Relevant to the earlier discussion of discount rates and climate change, here’s a document in which Frank Ackerman and Lisa Heinzerling make the case against “cost-benefit analysis” in general as an approach to environmental policy decision-making. Some of the problems with this approach, which unfortunately has been given a name that makes you sound crazy to argue against it, are, I think, especially severe in the case of climate change because the concerns about equity that exist with this overall approach get really problematic when you operate on a global scale where gaps in income get really immense.
August 26th, 2008 at 5:07 pm
I think there is a fallacy in using discounting to assess the merits of environmental protection. If future generations are richer than we are, they will probably also assign a greater value to preserving the natural world than we do. So the cost to future generations of irrevocable environmental losses is probably greatly underestimated by anyone who applies conventional discounting.
I actually wonder if a negative discounting rate should be used here. There aren’t many other questions, if any, for which economists would seriously consider assuming a negative rate of discounting.
August 26th, 2008 at 5:16 pm
The best model in the world can not account for the intergenerational mindreading required. You might as well consult The Amazing Kreskin.
On top of this is the old ‘the thinking that got you into the mess can not get you out of it.’ Wait, here it is, and its that Einstein guy: “No problem can be solved from the same consciousness that created it. You must learn to see the world anew.”
Then again, as a substitute for action, C-B analysis is in a case by itself. It fights with the power of ten blue-ribbon commissions.
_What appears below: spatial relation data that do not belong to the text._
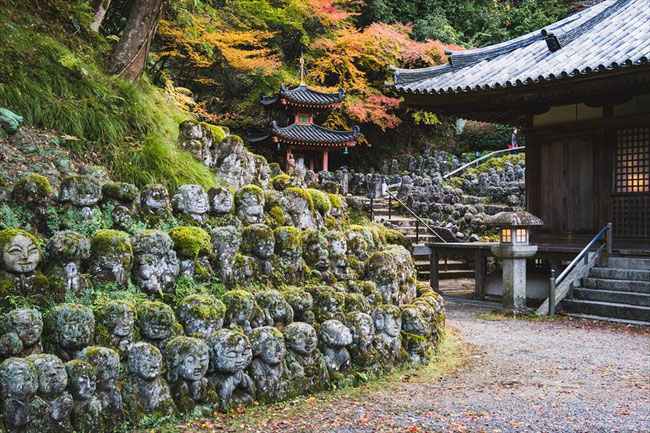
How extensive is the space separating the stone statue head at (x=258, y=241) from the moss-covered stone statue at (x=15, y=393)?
2407mm

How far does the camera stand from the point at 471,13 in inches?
1455

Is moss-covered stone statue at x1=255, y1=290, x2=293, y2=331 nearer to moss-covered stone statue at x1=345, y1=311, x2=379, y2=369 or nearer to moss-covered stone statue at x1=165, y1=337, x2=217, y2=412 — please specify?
moss-covered stone statue at x1=345, y1=311, x2=379, y2=369

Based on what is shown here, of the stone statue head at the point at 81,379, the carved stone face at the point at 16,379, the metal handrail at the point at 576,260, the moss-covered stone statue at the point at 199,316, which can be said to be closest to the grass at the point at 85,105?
the moss-covered stone statue at the point at 199,316

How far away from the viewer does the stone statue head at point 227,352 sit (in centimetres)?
A: 450

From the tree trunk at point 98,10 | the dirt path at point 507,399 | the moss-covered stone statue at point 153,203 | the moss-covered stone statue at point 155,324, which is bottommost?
the dirt path at point 507,399

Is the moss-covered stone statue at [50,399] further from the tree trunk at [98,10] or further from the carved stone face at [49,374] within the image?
the tree trunk at [98,10]

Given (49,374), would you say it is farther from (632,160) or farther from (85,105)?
(632,160)

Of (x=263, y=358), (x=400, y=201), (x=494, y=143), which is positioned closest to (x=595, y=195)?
(x=263, y=358)

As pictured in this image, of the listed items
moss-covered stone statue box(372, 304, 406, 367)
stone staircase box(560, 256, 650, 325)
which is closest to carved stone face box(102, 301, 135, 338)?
moss-covered stone statue box(372, 304, 406, 367)

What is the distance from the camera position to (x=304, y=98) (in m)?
26.2

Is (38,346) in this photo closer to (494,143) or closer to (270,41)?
(270,41)

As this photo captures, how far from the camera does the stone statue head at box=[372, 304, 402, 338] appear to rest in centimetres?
584

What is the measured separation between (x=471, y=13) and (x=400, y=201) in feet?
66.8

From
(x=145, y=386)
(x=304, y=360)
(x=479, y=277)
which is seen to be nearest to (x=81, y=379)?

August 27th, 2008 at 2:09 am
I think cost benefit analysis is fine. I think the easiest way to think about discounting is this. What will the world be like in 2100 if we stop climate change by reducing C02 vs what will the world be like if we don’t? I think discount rate obscure that by making a microeconomic analogy that doesn’t apply in the macroeconomic sense. Yes stopping Global warming is a bad investment for my parents if they only care about themselves. But in 2100 we will be better off if we have stopped climate change. Also we are going to start addressing this a some point in my life the sooner we get started the cheaper it will be.